### Work required
Starting with the first line below, extract each line through the one that contains "Portraitfoto einer jungen", inclusive, excluding pictures.

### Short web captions

=== Section Start ===

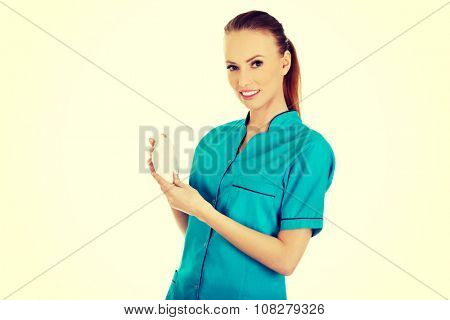 Beautiful doctor woman with a bandage.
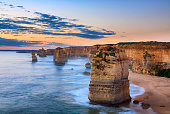 Twelve Apostles, Port Campbell National Park at sunset - Victoria, Australia. Sunlight hitting the rocks and sand creating a very sureal look.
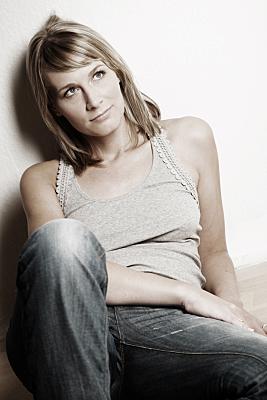 Portraitfoto einer jungen Frau, die verträumt nach oben schaut, im grauen Top vor einer cremeweißen Wand.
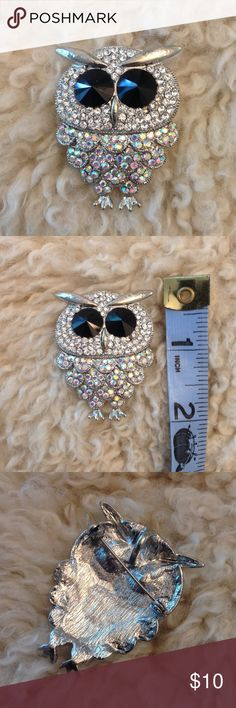 Rhinestone owl brooch This little rhinestone owl brooch is a hoot! He's about two inches long and had both a pin clasp and a hoop to be worn as a pendant on a necklace. Missing a single tiny rhinestone but you can't tell unless looking super close. Jewelry Brooches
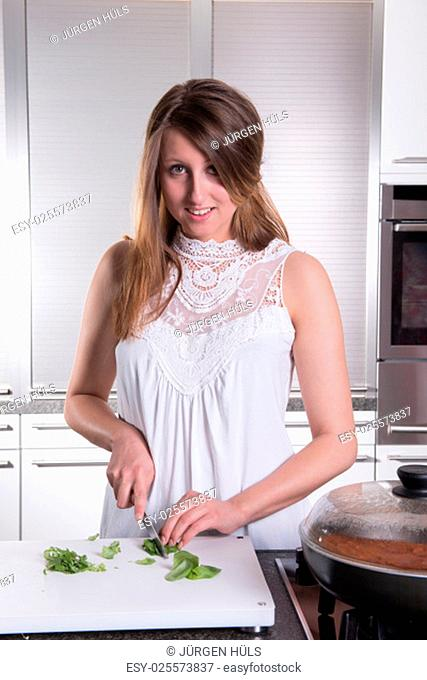 attractive young woman is cutting basil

=== Section End ===

### Answer to this task
 Beautiful doctor woman with a bandage.
 Twelve Apostles, Port Campbell National Park at sunset - Victoria, Australia. Sunlight hitting the rocks and sand creating a very sureal look.
 Portraitfoto einer jungen Frau, die verträumt nach oben schaut, im grauen Top vor einer cremeweißen Wand.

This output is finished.